▸ **Compito assegnato**:
Riscrivi i record qui sotto cambiando "riverbank" in "shore" ovunque compaia, senza toccare il resto.

▸ **Record forniti**:
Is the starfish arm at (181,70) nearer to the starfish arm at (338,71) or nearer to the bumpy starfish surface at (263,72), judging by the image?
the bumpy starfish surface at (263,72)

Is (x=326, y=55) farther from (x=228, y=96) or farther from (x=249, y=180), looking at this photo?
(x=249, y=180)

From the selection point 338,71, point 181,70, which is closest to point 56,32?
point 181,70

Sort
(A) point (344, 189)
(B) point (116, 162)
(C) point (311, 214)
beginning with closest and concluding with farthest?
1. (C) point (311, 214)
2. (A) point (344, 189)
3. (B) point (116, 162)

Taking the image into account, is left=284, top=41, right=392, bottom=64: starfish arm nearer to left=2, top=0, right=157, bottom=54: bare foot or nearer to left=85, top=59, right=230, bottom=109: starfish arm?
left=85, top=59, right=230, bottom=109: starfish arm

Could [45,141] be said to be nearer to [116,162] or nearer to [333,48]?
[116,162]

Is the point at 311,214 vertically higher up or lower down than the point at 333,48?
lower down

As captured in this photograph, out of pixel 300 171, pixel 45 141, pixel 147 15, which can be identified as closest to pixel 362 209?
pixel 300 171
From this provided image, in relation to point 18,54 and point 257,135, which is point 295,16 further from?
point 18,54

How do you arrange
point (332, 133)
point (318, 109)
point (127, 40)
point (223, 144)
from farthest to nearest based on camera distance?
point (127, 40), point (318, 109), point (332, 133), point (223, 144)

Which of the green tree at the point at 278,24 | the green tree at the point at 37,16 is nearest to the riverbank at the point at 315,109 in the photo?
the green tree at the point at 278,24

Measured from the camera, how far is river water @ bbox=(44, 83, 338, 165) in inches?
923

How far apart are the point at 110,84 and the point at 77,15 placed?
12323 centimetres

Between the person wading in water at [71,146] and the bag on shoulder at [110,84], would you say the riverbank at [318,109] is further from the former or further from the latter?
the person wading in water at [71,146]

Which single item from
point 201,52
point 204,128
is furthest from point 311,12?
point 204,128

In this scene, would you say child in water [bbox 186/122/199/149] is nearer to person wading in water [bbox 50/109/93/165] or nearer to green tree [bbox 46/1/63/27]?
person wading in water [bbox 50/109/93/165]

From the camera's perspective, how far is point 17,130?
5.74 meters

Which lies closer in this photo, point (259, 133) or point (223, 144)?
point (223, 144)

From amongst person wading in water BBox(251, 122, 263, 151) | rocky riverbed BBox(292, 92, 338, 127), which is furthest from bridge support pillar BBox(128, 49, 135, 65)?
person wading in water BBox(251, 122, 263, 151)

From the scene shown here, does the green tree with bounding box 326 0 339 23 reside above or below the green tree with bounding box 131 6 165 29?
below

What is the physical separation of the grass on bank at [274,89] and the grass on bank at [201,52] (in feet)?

▸ **La risposta**:
Is the starfish arm at (181,70) nearer to the starfish arm at (338,71) or nearer to the bumpy starfish surface at (263,72), judging by the image?
the bumpy starfish surface at (263,72)

Is (x=326, y=55) farther from (x=228, y=96) or farther from (x=249, y=180), looking at this photo?
(x=249, y=180)

From the selection point 338,71, point 181,70, which is closest to point 56,32?
point 181,70

Sort
(A) point (344, 189)
(B) point (116, 162)
(C) point (311, 214)
beginning with closest and concluding with farthest?
1. (C) point (311, 214)
2. (A) point (344, 189)
3. (B) point (116, 162)

Taking the image into account, is left=284, top=41, right=392, bottom=64: starfish arm nearer to left=2, top=0, right=157, bottom=54: bare foot or nearer to left=85, top=59, right=230, bottom=109: starfish arm?
left=85, top=59, right=230, bottom=109: starfish arm

Could [45,141] be said to be nearer to [116,162] or nearer to [333,48]?
[116,162]

Is the point at 311,214 vertically higher up or lower down than the point at 333,48?
lower down

As captured in this photograph, out of pixel 300 171, pixel 45 141, pixel 147 15, which can be identified as closest to pixel 362 209?
pixel 300 171
From this provided image, in relation to point 18,54 and point 257,135, which is point 295,16 further from?
point 18,54

How do you arrange
point (332, 133)
point (318, 109)
point (127, 40)
point (223, 144)
from farthest to nearest based on camera distance?
point (127, 40), point (318, 109), point (332, 133), point (223, 144)

Which of the green tree at the point at 278,24 | the green tree at the point at 37,16 is nearest to the shore at the point at 315,109 in the photo?
the green tree at the point at 278,24

Measured from the camera, how far is river water @ bbox=(44, 83, 338, 165) in inches?
923

How far apart are the point at 110,84 and the point at 77,15 placed?
12323 centimetres

Between the person wading in water at [71,146] and the bag on shoulder at [110,84], would you say the shore at [318,109] is further from the former or further from the latter?
the person wading in water at [71,146]

Which single item from
point 201,52
point 204,128
is furthest from point 311,12?
point 204,128

In this scene, would you say child in water [bbox 186/122/199/149] is nearer to person wading in water [bbox 50/109/93/165] or nearer to green tree [bbox 46/1/63/27]?
person wading in water [bbox 50/109/93/165]

From the camera's perspective, how far is point 17,130?
5.74 meters

Which lies closer in this photo, point (259, 133) or point (223, 144)?
point (223, 144)

From amongst person wading in water BBox(251, 122, 263, 151) | rocky riverbed BBox(292, 92, 338, 127), which is furthest from bridge support pillar BBox(128, 49, 135, 65)?
person wading in water BBox(251, 122, 263, 151)

From the scene shown here, does the green tree with bounding box 326 0 339 23 reside above or below the green tree with bounding box 131 6 165 29?
below

What is the physical separation of the grass on bank at [274,89] and the grass on bank at [201,52] (in feet)?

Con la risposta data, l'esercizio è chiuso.